Unless you're specifically trying to meet up with someone.
1My husband is a Foursquare fanatic and it drives me nuts. Everywhere we go, he has to "check in"!!
2I am totally anti-foursquare. I remember trying to get all my friends to sign up for dodgeball and that flopped.
3I take issue with services like foursquare and latitude etc for a couple of reasons, one it is an overshare if you have to tell someone every second of every day where you are and what you are doing, but more important than the sudo self importance of it all is safety. Telling the world where you are and what your doing is a away of also telling them where you aren't- today's criminals are becoming more tech savvy and using tools like this to their advantage too. I just don't think it is a smart way to go.
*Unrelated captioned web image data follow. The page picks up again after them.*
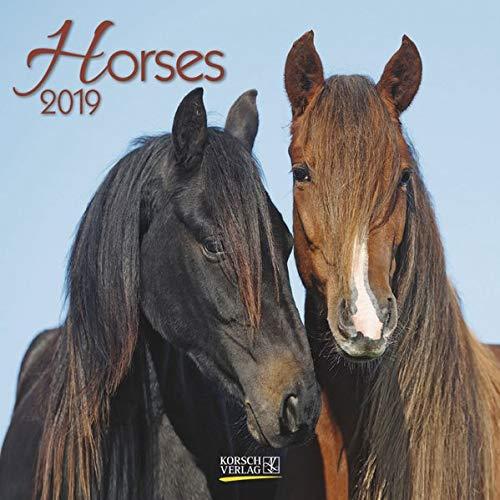 Horses (BK) 224919 2019: Broschürenkalender mit Ferienterminen. Pferde und Ponys. 30 x 30 cm
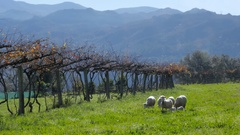 Country scene with sheeps Stock Footage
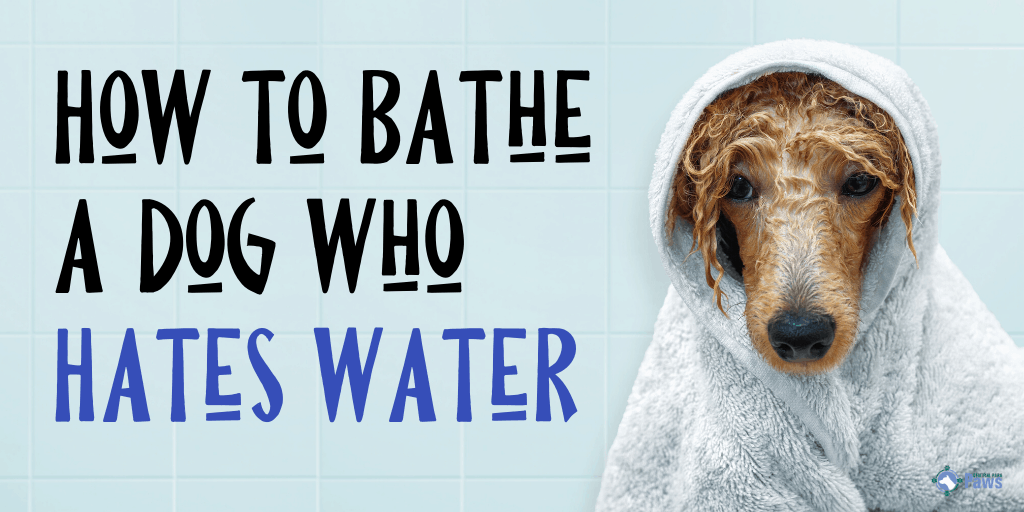 How to Bathe a Dog Who Hates Water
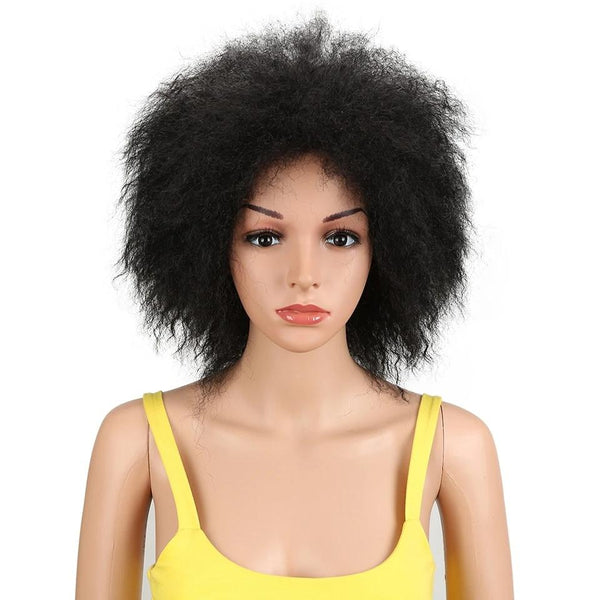 Wig Queen Afro (2 Colors)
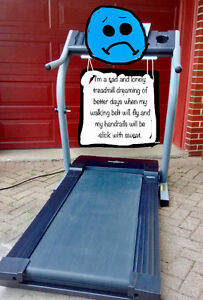Why Get Wet? Exercise indoors.Treadmill Norditrack EXP2000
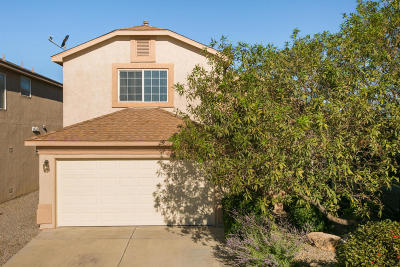 Rio Rancho Single Family Home For Sale: 709 Playful Meadows Circle NE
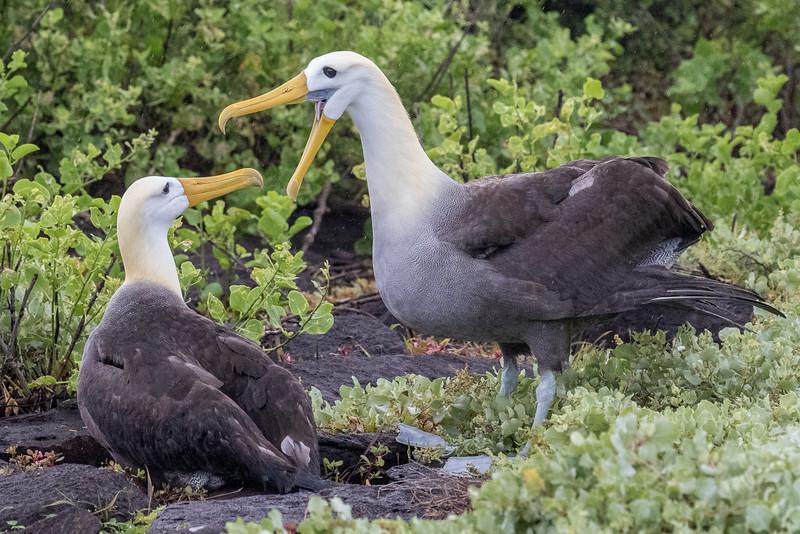 Punta Suarez, Española Island, Galápagos. Courting waved albatross.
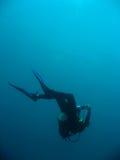 Mergulhador que desce Fotografia de Stock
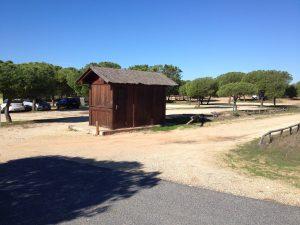 Excursión por el litoral de Doñana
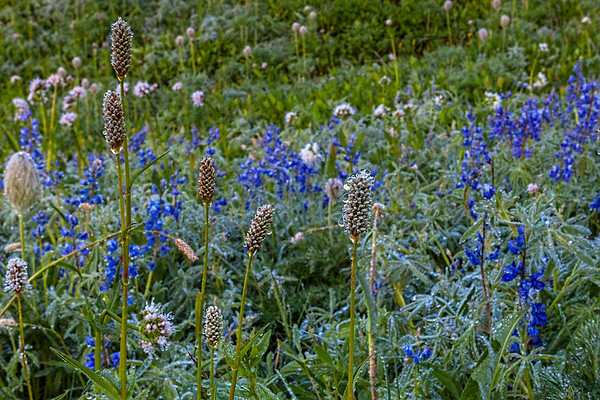 Dew Covered Wildflowers at Paradise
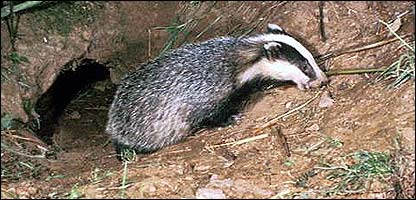 how to kill badgers with paracetamol
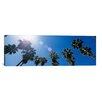 iCanvasArt Panoramic Downtown San Jose, San Jose, California Photographic Print on Canvas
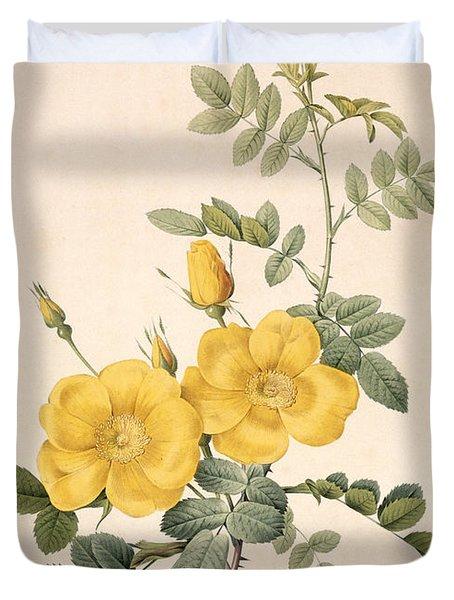 Rosa Eglanteria Duvet Cover by Pierre Joseph Redoute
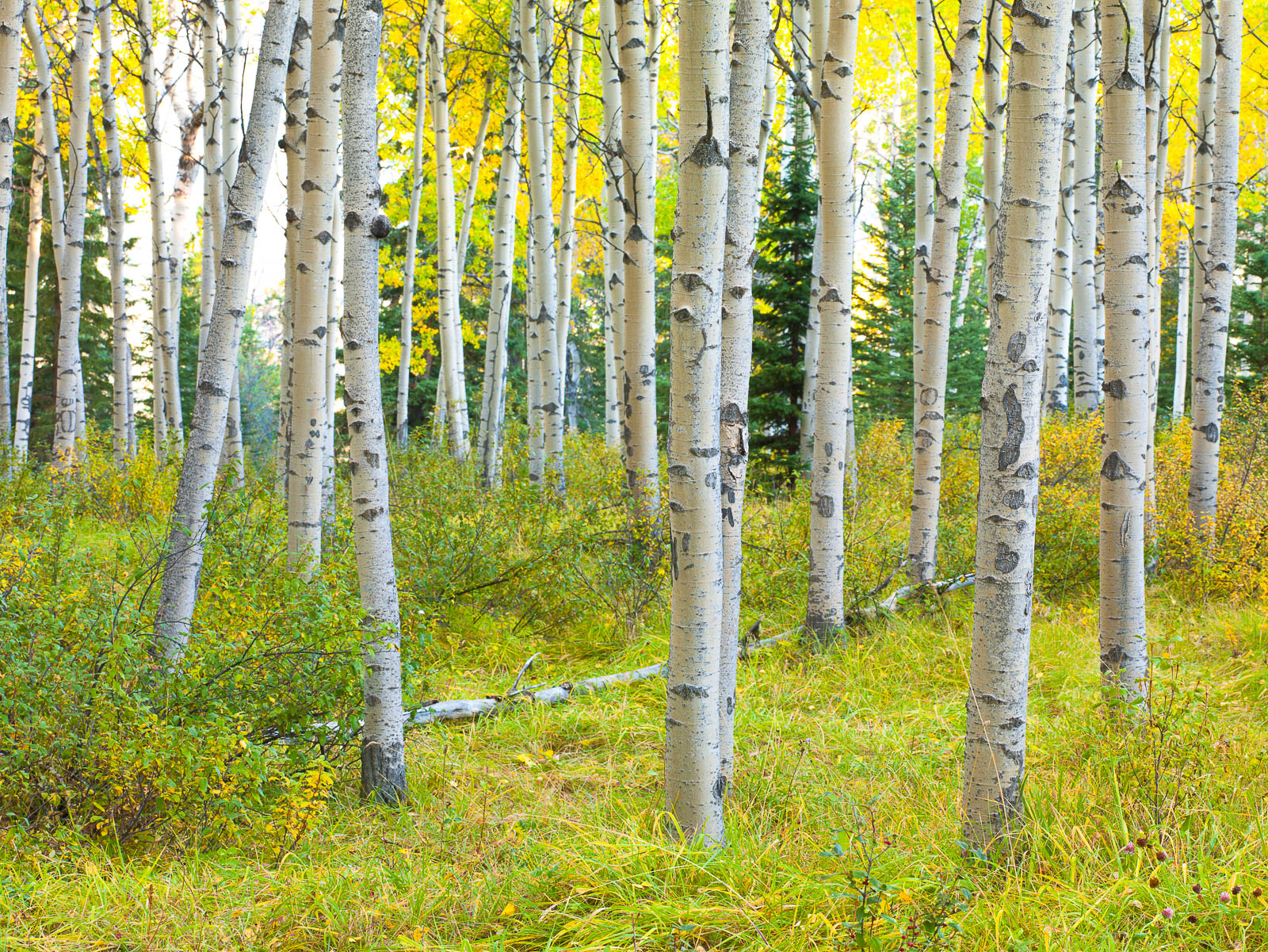 Pining Alone,Autumn,Jasper NP,aspens,folliage,forest,yellow, photo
4I think at first it can encourage overshare with many users as they Twitter/Facebook their locations to all of their friends which can be spammy since many users overlap. However I have been using Foursquare since they released it at SXSW in March and I love being able to see where friends are. Most of us have stopped sharing our locations via Twitter, except in the cases where we want to encourage our Twitter friends (who may not be on Foursquare) to come and join us.
Other apps I use are Brightkite and Gowalla which are similar and can achieve the same results.
My mother has been concerned that I am oversharing to people I don't know, but I am careful about where I check in and who I send that information to. I do not ever check in at my house or at other peoples houses (unless they encourage that). If you are smart and understand where this information is being posted and who has access to it then I think it is fine. Problems arise from people who do not fully understand how it works.